Published: Fri 8 Jan 2016, 11:00 PM

Last updated: Sun 10 Jan 2016, 7:15 AM

Amid low oil prices, new reforms introduced for the UAE insurance industry may initially cause a shake-up but they are essential for the long-term benefit and development of the industry, experts say.
"The UAE insurance industry is going through some serious challenges. New regulations for the insurance sector were introduced in January 2015 by the UAE Insurance Authority, which may lead to short-term challenges for the industry as insurers adjust and adapt to the new regulations. While the new reforms may initially cause a shake-up, they are essential for the long-term benefit and development of the industry," said Sanjay Jain, Mena Insurance Advisory Leader, EY.
New UAE regulations will include the implementation of proper reserving, actuarial certifications, introduction of better governance and controls and re-alignment of investment portfolio.
Saudi Arabia recently implemented similar reforms such as the introduction of new guidelines around reserving and actuarial-led pricing, which initially resulted in less than ideal financial results and a strong reaction from the market. However, the Saudi market has grown significantly in the current financial year and is now expected to surpass the UAE in the near future to become the largest insurance market in the GCC, EY said in a report.
The UAE insurance industry is currently the largest in the region and produced over $9.1 billion of insurance revenues in 2014, equating to approximately 41 per cent of the premiums written in the GCC.
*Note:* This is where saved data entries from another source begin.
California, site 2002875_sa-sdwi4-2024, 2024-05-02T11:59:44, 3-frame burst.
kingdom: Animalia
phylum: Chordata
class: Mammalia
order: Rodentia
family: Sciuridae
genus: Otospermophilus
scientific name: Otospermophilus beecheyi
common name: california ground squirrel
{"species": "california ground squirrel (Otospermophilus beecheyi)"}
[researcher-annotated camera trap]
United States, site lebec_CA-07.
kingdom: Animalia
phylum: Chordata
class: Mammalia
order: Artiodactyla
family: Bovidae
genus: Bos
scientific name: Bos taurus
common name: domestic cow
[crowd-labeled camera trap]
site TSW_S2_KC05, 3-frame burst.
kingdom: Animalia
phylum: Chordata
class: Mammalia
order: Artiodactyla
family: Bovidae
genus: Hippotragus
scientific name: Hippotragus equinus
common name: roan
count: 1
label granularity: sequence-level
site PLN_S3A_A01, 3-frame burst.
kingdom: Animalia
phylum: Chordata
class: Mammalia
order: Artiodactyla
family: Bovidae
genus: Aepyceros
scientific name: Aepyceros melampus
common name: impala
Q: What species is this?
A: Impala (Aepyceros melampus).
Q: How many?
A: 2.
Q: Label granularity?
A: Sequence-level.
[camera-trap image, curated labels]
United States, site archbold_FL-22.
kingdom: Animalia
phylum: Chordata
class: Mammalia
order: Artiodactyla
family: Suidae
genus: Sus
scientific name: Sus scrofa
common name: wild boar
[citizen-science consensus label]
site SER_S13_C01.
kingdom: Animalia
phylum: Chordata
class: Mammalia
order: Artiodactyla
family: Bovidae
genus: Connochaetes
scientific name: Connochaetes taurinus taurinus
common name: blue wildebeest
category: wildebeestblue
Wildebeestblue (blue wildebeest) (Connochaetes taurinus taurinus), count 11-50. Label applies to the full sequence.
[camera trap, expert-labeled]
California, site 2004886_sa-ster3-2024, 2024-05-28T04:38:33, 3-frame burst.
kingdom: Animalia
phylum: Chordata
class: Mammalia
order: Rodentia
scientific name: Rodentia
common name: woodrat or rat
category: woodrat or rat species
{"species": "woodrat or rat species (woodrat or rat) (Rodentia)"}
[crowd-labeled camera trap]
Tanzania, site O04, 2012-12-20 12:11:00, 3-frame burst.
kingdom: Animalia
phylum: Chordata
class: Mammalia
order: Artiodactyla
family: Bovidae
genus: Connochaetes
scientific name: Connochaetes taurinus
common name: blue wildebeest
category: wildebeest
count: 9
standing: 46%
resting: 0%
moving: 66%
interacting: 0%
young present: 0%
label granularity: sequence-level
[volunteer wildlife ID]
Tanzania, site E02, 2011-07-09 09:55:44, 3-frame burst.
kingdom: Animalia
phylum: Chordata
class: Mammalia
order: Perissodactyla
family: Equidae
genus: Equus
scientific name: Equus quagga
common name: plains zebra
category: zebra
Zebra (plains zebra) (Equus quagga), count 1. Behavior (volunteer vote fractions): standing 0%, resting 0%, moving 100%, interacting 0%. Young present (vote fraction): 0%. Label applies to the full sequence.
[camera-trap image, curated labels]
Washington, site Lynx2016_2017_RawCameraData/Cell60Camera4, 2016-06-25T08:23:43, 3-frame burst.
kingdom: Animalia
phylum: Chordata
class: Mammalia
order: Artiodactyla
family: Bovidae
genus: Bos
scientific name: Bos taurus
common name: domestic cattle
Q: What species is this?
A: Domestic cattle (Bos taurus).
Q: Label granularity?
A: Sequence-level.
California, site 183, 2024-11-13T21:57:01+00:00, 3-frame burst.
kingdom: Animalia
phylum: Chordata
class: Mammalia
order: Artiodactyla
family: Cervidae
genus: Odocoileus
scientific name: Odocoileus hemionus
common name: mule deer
Saudi Arabia is the second largest insurance market in the GCC, with total premiums of $8.1 billion in 2014, and represented over 36 per cent of the GCC premiums written in 2014 with a compound annual growth rate of 20.3 per cent during 2006 to 2014. Arqaam Capital, a specialist emerging markets investment bank, has revealed that the Saudi insurance sector is set to maintain a strong yearly growth of 14 to 17 per cent during the next five years fuelled mainly by the enforcement of regulations.
Jaap Meijer, managing director and head of equity research at Arqaam Capital, said: "We expect the Saudi insurance sector to be the least affected by weaker oil prices, budget cuts and tightening liquidity as the enforcement of existing regulations will propel motor and medical premiums growth at a rate of 15 to 25 per cent and 14 to 16 per cent respectively. We estimate that Sama's enforcement of mandatory medical and third-party liability insurance would account for half of the growth during the next five years, adding 3.5 million medical policyholders and three million insured vehicles."
Insurance penetration within the GCC is well below two per cent of GDP (apart from the UAE and Bahrain), compared with 5.2 per cent in Austria, which has similar premium size to the GCC and much lower than that of advanced economies such as in the US (7.3 per cent) and UK (10.6 per cent).
At a recent event attended by market players in the UAE insurance industry, EY presented the results of the UAE insurance market risk management survey, jointly conducted with Munich Re earlier this year. The survey highlighted that a considerable amount of work remains to be done; 40 per cent of the responding insurance companies in the UAE said they do not have a dedicated risk management department.
The survey gauged the maturity of ERM practices in Saudi Arabia and the UAE, identifying risk management challenges that insurance companies face and take a view on the risk governance practices.
"While the global insurance sector is facing disruptive changes in the form of digital; aggregators; driverless cars; robotics, etc., Mena insurers are facing increased challenges due to oil price volatility. The situation in the UAE is further compounded by the changing regulatory regime, which will put additional pressure on insurers, particularly on the marginal players. However, these changes will be an opportunity for those insurers who have the vision, ability and financial resources to take advantage of potential market consolidation.